The Guardian
The Guardian, starring Kevin Costner and Ashton Kutcher (yes, somebody thought this was a good pairing) opens in theaters near you this Friday. As a highly respected member of the media I obtained an invitation to see this cinematic masterpiece.
Costner plays the stereotypical grizzled, seen-to-much, haunted veteran, that we have seen a thousand times before in any movie remotely associated with the military. This time Costner’s character is a veteran grizzled seen-to-much haunted Coast Guard rescue diver. There is some sort of accident and he is the only person to survive this tragedy. This of course leads to approximately 10,000 different references to the accident and his wondering, "Why me? Why did I live?" The Coast Guard decides to reassign him to being a trainer for the young rescue divers.
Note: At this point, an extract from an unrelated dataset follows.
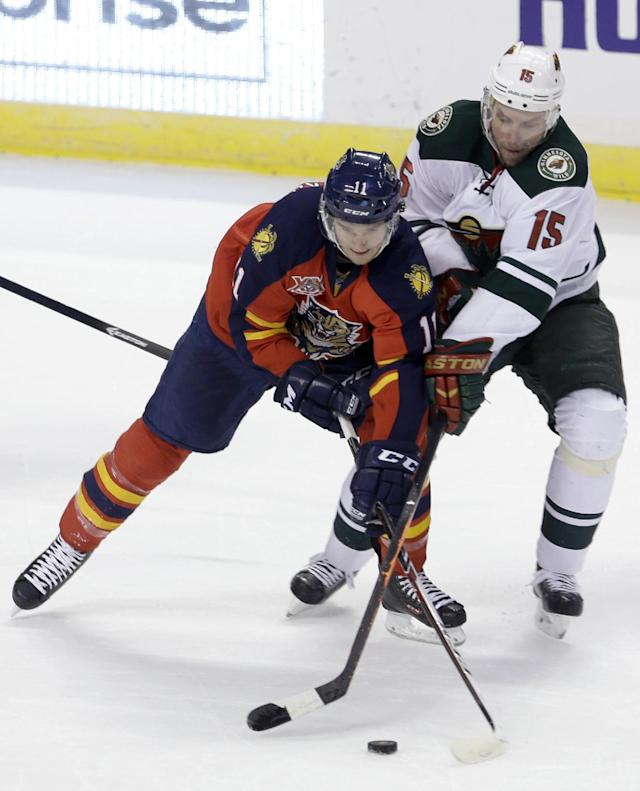 Minnesota Wild's Dany Heatley (15) battles Flprida Panthers' Jonathan Huberdeau (11) for control of the puck in the first period of an NHL hockey game on Saturday, Oct. 19, 2013, in Sunrise, Fla. (AP Photo/Alan Diaz)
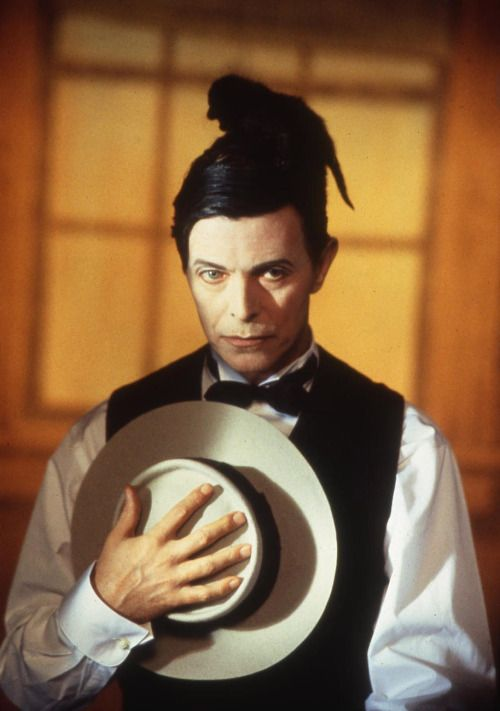 David Bowie impersonates Buster Keaton with a cat on the set of Miracle Goodnight video, 1993. Photo by Jeffrey Mayer.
This leads us to Ashton Kutcher. I do not get people’s fascination with this clown. He has no discernible talent, is ridiculous looking and the one thing that seems to keep him in the news is that he is married to Demi Moore. Anyway, Kutcher plays the stereotypical young, brash, cocky, upstart that we have seen a thousand times before, (see Richard Gere in an Officer and a Gentleman and you will know who he is channeling).
There is the inital clash between these two screen titans as Costner sees some of his former self in the young hero, but he needs to challenge him to bring out the best that he can be. Training montages complete with heart-rendering music to make you really care about the divers and what they do. Once the initial tension between Costner and Kutcher wears off, they bond in the most manly fashion possible, they get in a bar fight together. There is nothing like a bar fight to bring to men together. It is amazing how often it happens. After my weekly bar fight I have a new friend. Whenever you are out at a bar and you see a fight break out, you know "wow, here comes two new best friends!"
This leads us to the scene that is going to lead to Oscar buzz for the two of them. The very heart wrenching scene where Kutcher asks how he can be like Costner and "..decide who lives and who dies?" Costner of course answers in all seriousness, the line that is going to have people crying in their seats, "I swim as hard as I can, as fast as I can, and the sea takes the rest." It is such a moment that I can not do it justice.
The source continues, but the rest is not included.